Closing of the offering is anticipated to occur in the fourth quarter immediately prior to the acquisition of the Morelos Project. The closing of the offering is subject to entering into a definitive agency agreement and the satisfaction of certain conditions, including receipt of all necessary regulatory approvals, including from the TSX-V, and all other required approvals and consents. The Agents will receive a commission of 5.5 per cent of the gross proceeds raised in the offering in cash. The Agents will also receive compensation options equal to 1.0 per cent of that number of special warrants issued in connection with the offering.

Gleichen is pleased to announce that Fred Stanford has agreed to join the Company as director and incoming President & CEO upon the closing of the offering. Mr. Stanford is a highly qualified mining executive with nearly 30 years experience in the mining business. Mr. Stanford worked at Vale Inco (formerly Inco Limited) from 1981 to June 2009 holding senior management and executive positions including vice president of Business Services, Milling, Smelting and Refining and culminating as President of Vale Inco’s Ontario operations. Michael Murphy, Gleichen’s current President & CEO, will remain with Gleichen as a director.

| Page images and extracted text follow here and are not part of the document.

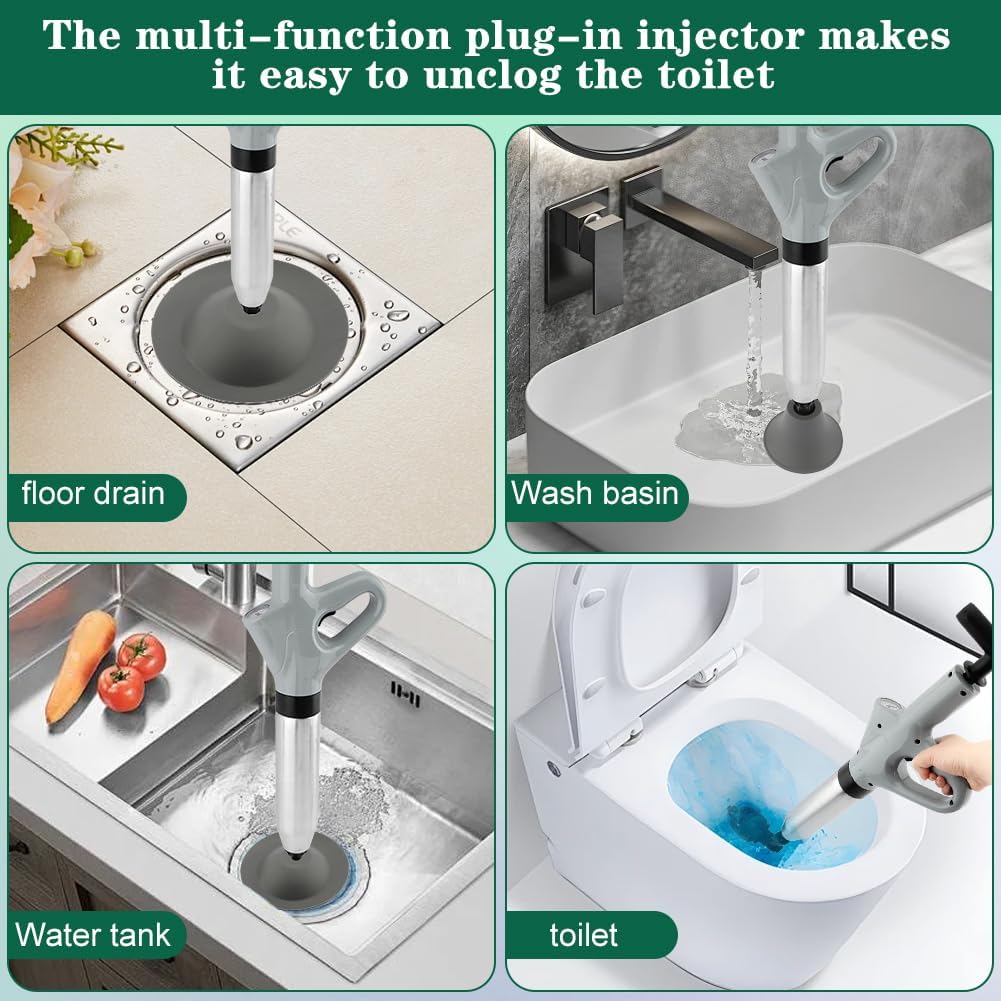 The multi–function plug–in injector makes it easy to unclog the toilet

floor drain

Wash basin

Water tank

toilet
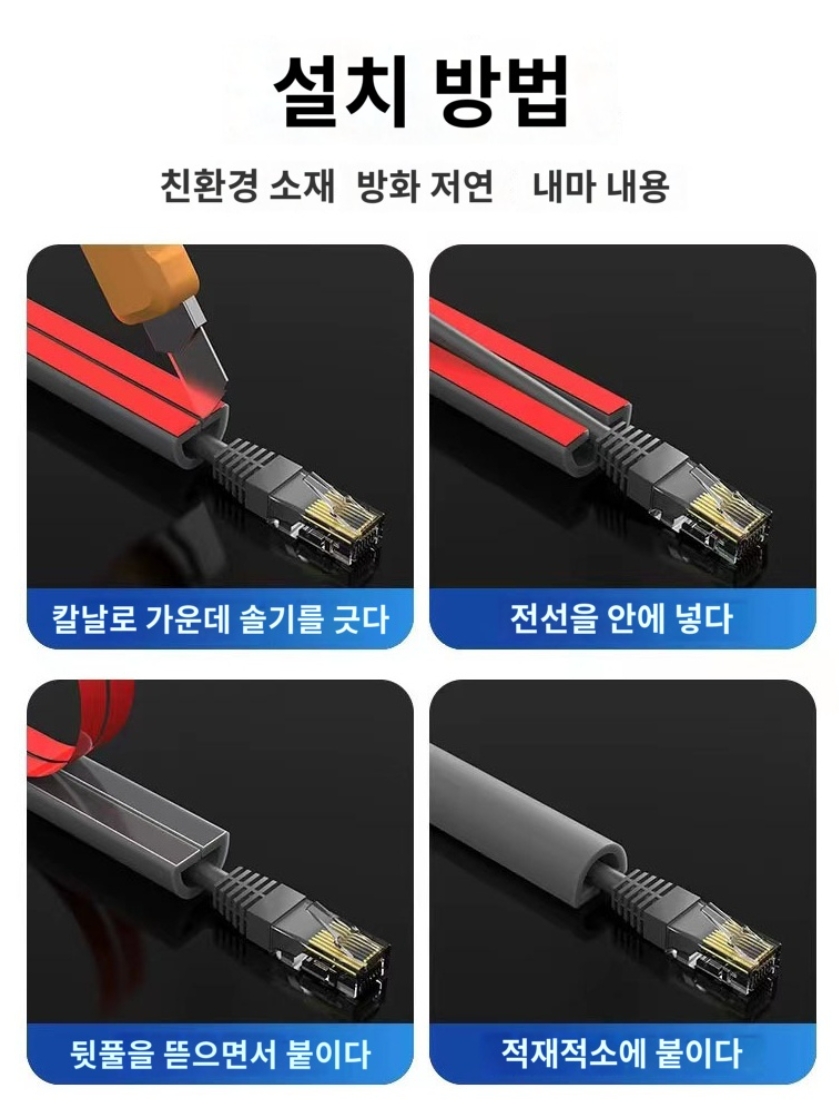 설치 방법

친환경 소재 방화 저연 내마 내용

칼날로 가운데 솔기를 긋다

전선을 안에 넣다

뒷풀을 뜯으면서 붙이다

적재적소에 붙이다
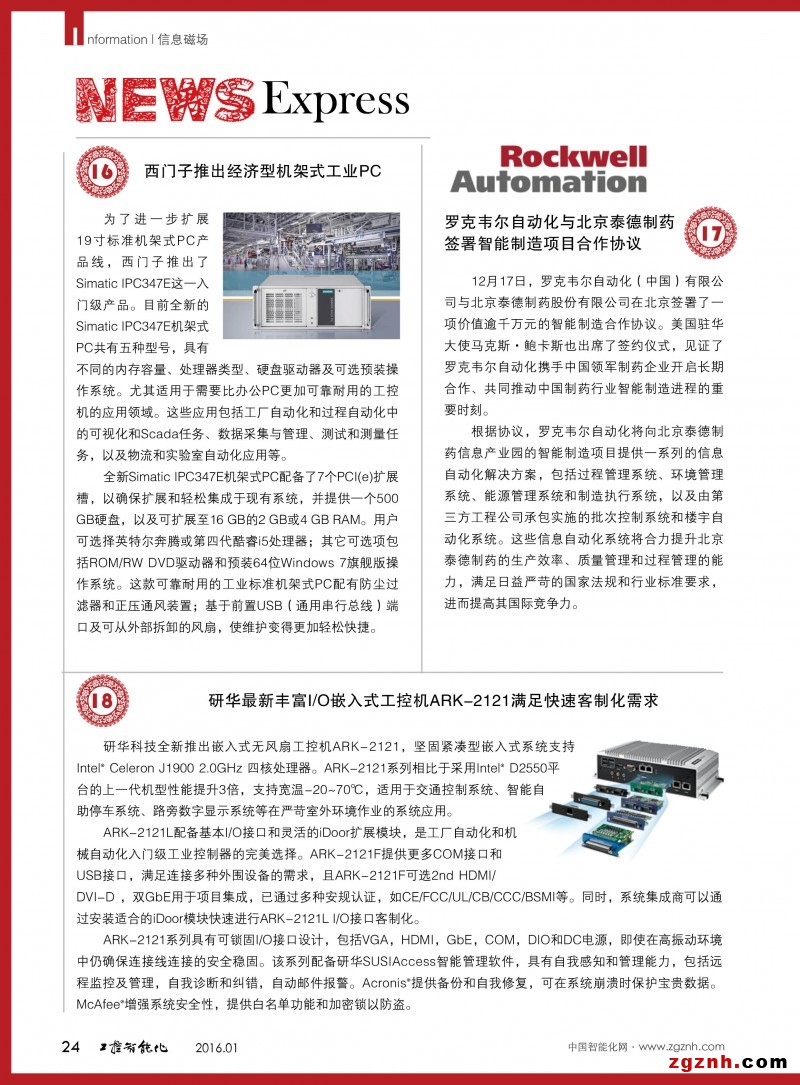 Information | 信息磁场

NEWS Express

16 西门子推出经济型机架式工业PC

为了进一步扩展19寸标准机架式PC产品线，西门子推出了Simatic IPC347E这一入门级产品。目前全新的Simatic IPC347E机架式PC共有五种型号，具有不同的内存容量、处理器类型、硬盘驱动器及可选预装操作系统。尤其适用于需要比办公PC更加可靠耐用的工控机的应用领域。这些应用包括工厂自动化和过程自动化中的可视化和Scada任务、数据采集与管理、测试和测量任务，以及物流和实验室自动化应用等。

全新Simatic IPC347E机架式PC配备了7个PCI(e)扩展槽，以确保扩展和轻松集成于现有系统，并提供一个500 GB硬盘，以及可扩展至16 GB的2 GB或4 GB RAM。用户可选择英特尔奔腾或第四代酷睿i5处理器；其它可选项包括ROM/RW DVD驱动器和预装64位Windows 7旗舰版操作系统。这款可靠耐用的工业标准机架式PC配有防尘过滤器和正压通风装置；基于前置USB（通用串行总线）端口及可从外部拆卸的风扇，使维护变得更加轻松快捷。

Rockwell Automation

罗克韦尔自动化与北京泰德制药签署智能制造项目合作协议 17

12月17日，罗克韦尔自动化（中国）有限公司与北京泰德制药股份有限公司在北京签署了一项价值逾千万元的智能制造合作协议。美国驻华大使马克斯·鲍卡斯也出席了签约仪式，见证了罗克韦尔自动化携手中国领军制药企业开启长期合作、共同推动中国制药行业智能制造进程的重要时刻。

根据协议，罗克韦尔自动化将向北京泰德制药信息产业园的智能制造项目提供一系列的信息自动化解决方案，包括过程管理系统、环境管理系统、能源管理系统和制造执行系统，以及由第三方工程公司承包实施的批次控制系统和楼宇自动化系统。这些信息自动化系统将合力提升北京泰德制药的生产效率、质量管理和过程管理的能力，满足日益严苛的国家法规和行业标准要求，进而提高其国际竞争力。

18 研华最新丰富I/O嵌入式工控机ARK-2121满足快速客制化需求

研华科技全新推出嵌入式无风扇工控机ARK-2121，坚固紧凑型嵌入式系统支持Intel® Celeron J1900 2.0GHz 四核处理器。ARK-2121系列相比于采用Intel® D2550平台的上一代机型性能提升3倍，支持宽温-20~70℃，适用于交通控制系统、智能自助停车系统、路旁数字显示系统等在严苛室外环境作业的系统应用。

ARK-2121L配备基本I/O接口和灵活的iDoor扩展模块，是工厂自动化和机械自动化入门级工业控制器的完美选择。ARK-2121F提供更多COM接口和USB接口，满足连接多种外围设备的需求，且ARK-2121F可选2nd HDMI/DVI-D，双GbE用于项目集成，已通过多种安规认证，如CE/FCC/UL/CB/CCC/BSMI等。同时，系统集成商可以通过安装适合的iDoor模块快速进行ARK-2121L I/O接口客制化。

ARK-2121系列具有可锁固I/O接口设计，包括VGA，HDMI，GbE，COM，DIO和DC电源，即使在高振动环境中仍确保连接线连接的安全稳固。该系列配备研华SUSIAccess智能管理软件，具有自我感知和管理能力，包括远程监控及管理，自我诊断和纠错，自动邮件报警。Acronis®提供备份和自我修复，可在系统崩溃时保护宝贵数据。McAfee®增强系统安全性，提供白名单功能和加密锁以防盗。

24 工控智能化 2016.01

中国智能化网 · www.zgznh.com

zgznh.com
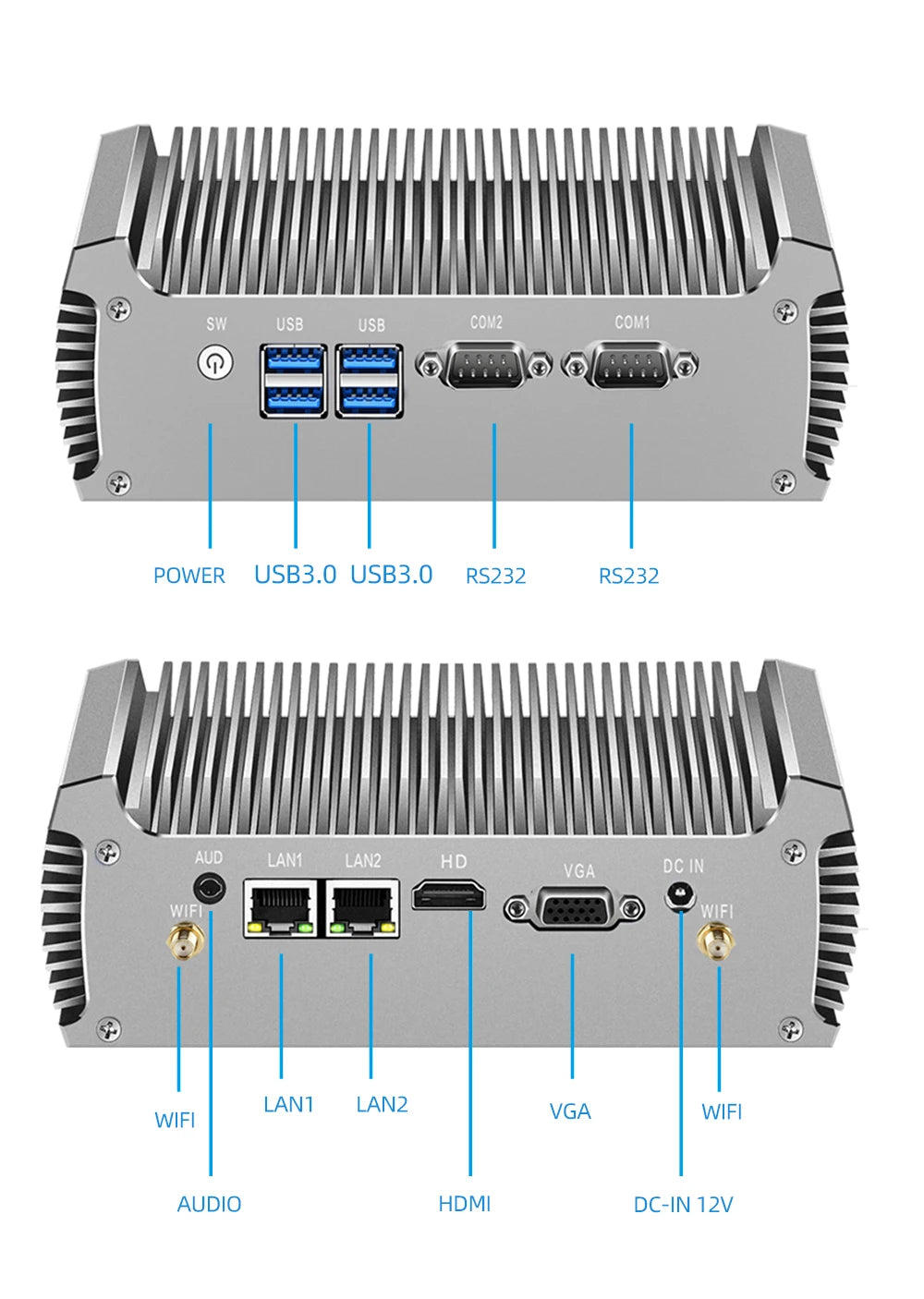 SW USB USB COM2 COM1

POWER USB3.0 USB3.0 RS232 RS232

AUD LAN1 LAN2 HD VGA DC IN
WIFI WIFI

WIFI LAN1 LAN2 VGA WIFI

AUDIO HDMI DC-IN 12V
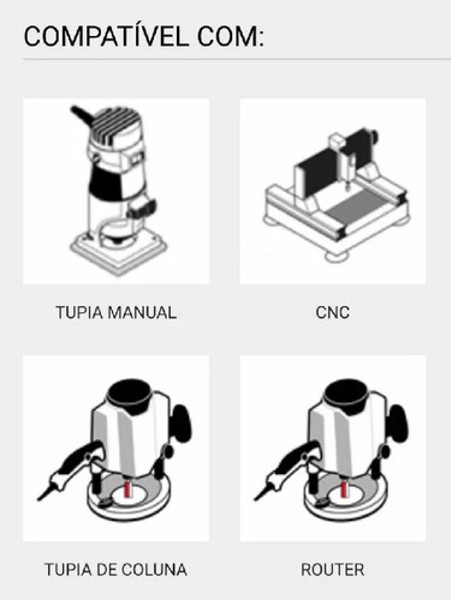 COMPATÍVEL COM:

TUPIA MANUAL

CNC

TUPIA DE COLUNA

ROUTER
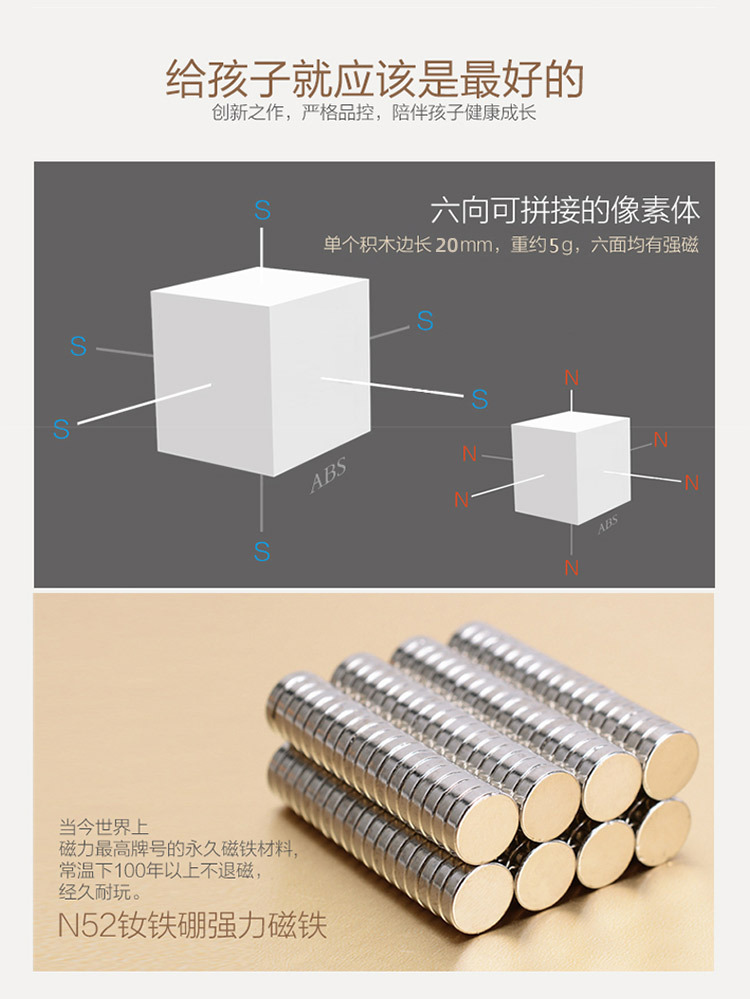 给孩子就应该是最好的
创新之作，严格品控，陪伴孩子健康成长

六向可拼接的像素体
单个积木边长 20mm，重约5g，六面均有强磁

S
S
S
S
S
S
ABS

N
N
N
N
N
N
ABS

当今世界上
磁力最高牌号的永久磁铁材料，
常温下100年以上不退磁，
经久耐玩。
N52钕铁硼强力磁铁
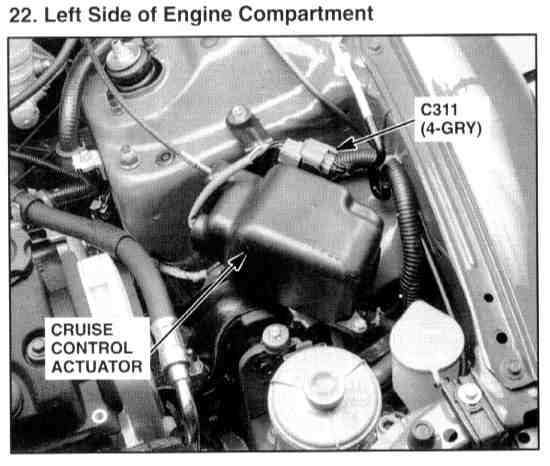 22. Left Side of Engine Compartment

C311
(4-GRY)

CRUISE
CONTROL
ACTUATOR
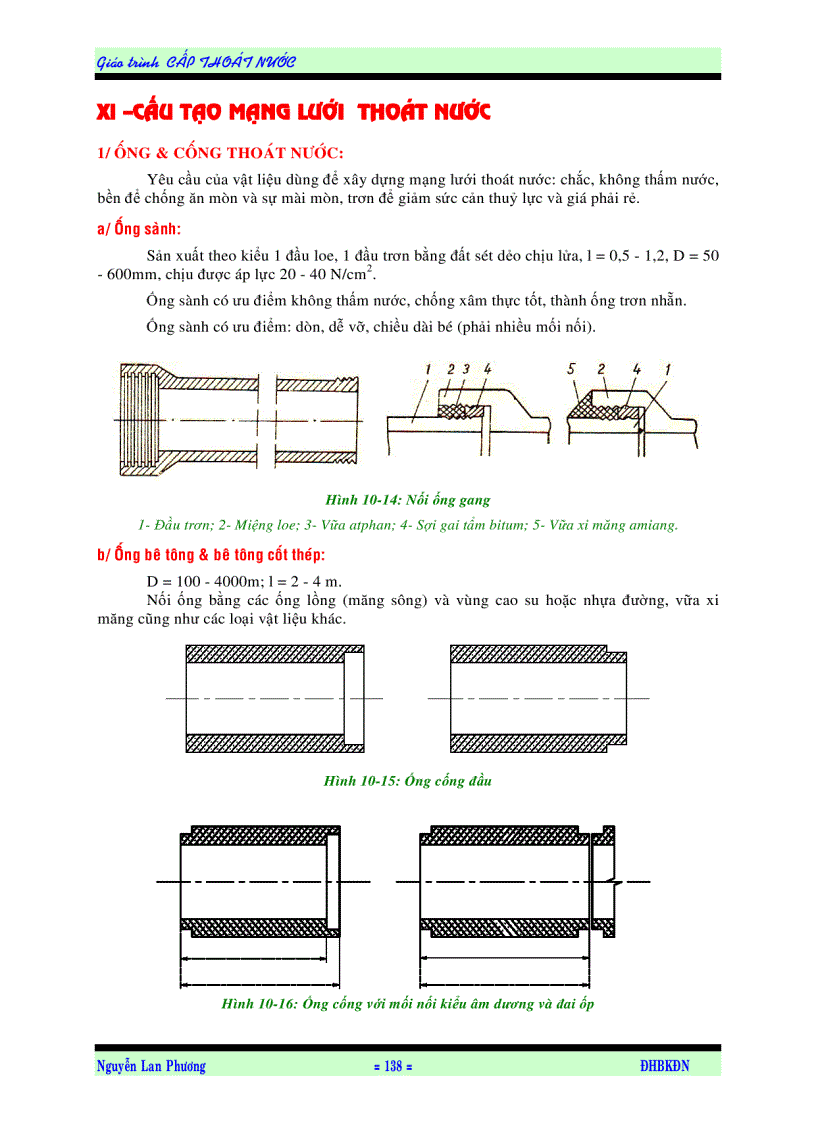 Giáo trình CẤP THOÁT NƯỚC

XI –CẤU TẠO MẠNG LƯỚI THOÁT NƯỚC

1/ ỐNG & CỐNG THOÁT NƯỚC:

Yêu cầu của vật liệu dùng để xây dựng mạng lưới thoát nước: chắc, không thấm nước, bền để chống ăn mòn và sự mài mòn, trơn để giảm sức cản thuỷ lực và giá phải rẻ.

a/ Ống sành:

Sản xuất theo kiểu 1 đầu loe, 1 đầu trơn bằng đất sét dẻo chịu lửa, l = 0,5 - 1,2, D = 50 - 600mm, chịu được áp lực 20 - 40 N/cm$^2$.

Ống sành có ưu điểm không thấm nước, chống xâm thực tốt, thành ống trơn nhẵn.

Ống sành có ưu điểm: dòn, dễ vỡ, chiều dài bé (phải nhiều mối nối).

1 2 3 4 5 2 4 1

Hình 10-14: Nối ống gang

1- Đầu trơn; 2- Miệng loe; 3- Vữa atphan; 4- Sợi gai tẩm bitum; 5- Vữa xi măng amiang.

b/ Ống bê tông & bê tông cốt thép:

D = 100 - 4000m; l = 2 - 4 m.

Nối ống bằng các ống lồng (măng sông) và vùng cao su hoặc nhựa đường, vữa xi măng cũng như các loại vật liệu khác.

Hình 10-15: Ống cống đầu

Hình 10-16: Ống cống với mối nối kiểu âm dương và đai ốp

Nguyễn Lan Phương = 138 = ĐHBKĐN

Also at the time of the closing of the offering, Terry MacGibbon, Frank Davis, and Andrew Adams will be appointed to the Gleichen board of directors. Gleichen has called a special meeting of shareholders for November 26, 2009 to, in part, elect some of the new directors.

Terry MacGibbon is a registered professional geologist with over 35 years of international experience in the mining business. Mr. MacGibbon is the founder, Chairman and the CEO of FNX Mining Company Inc., a TSX-listed Canadian mining company that has emerged over the past five years from a junior exploration company into a mid-tier diversified Canadian mining company that produces nickel, copper, cobalt, platinum, palladium and gold from its mineral properties located in the Sudbury, ON, Canada mining camp. Mr. MacGibbon is a certified director, Institute of Corporate Directors, and has held directorships and senior executive positions in several TSX and TSX Venture public mining companies. Frank Davis is a partner of the law firm Fraser Milner Casgrain LLP, practicing principally in the areas of securities and capital markets, corporate finance, mergers and acquisitions and mining. He represents various public companies and investment banking firms in public and private offerings of equity and debt securities. He has acted as counsel to offerors, target companies and financial advisors in both hostile and negotiated merger and acquisition transactions and has been active in a variety of take-over bids, mergers, acquisitions, amalgamations, arrangements and divestitures. Mr. Davis holds a B.Comm., LLB and M.B.A., all from the University of Toronto, and is a director of several TSX and TSX.V companies. Andrew Adams obtained his Bachelor of Science Degree from Southampton University and qualified as a Chartered Accountant in the United Kingdom in 1981. He worked for the Anglo American group of companies for 12 years up to 1999, his final position being Vice President and Chief Financial officer of AngloGold North America based in Denver, Colorado. Mr. Adams worked for Aber Diamond Corporation as Vice President and Chief Financial officer from 1999 to 2003. Currently he serves as an independent non-executive director of Uranium One Inc.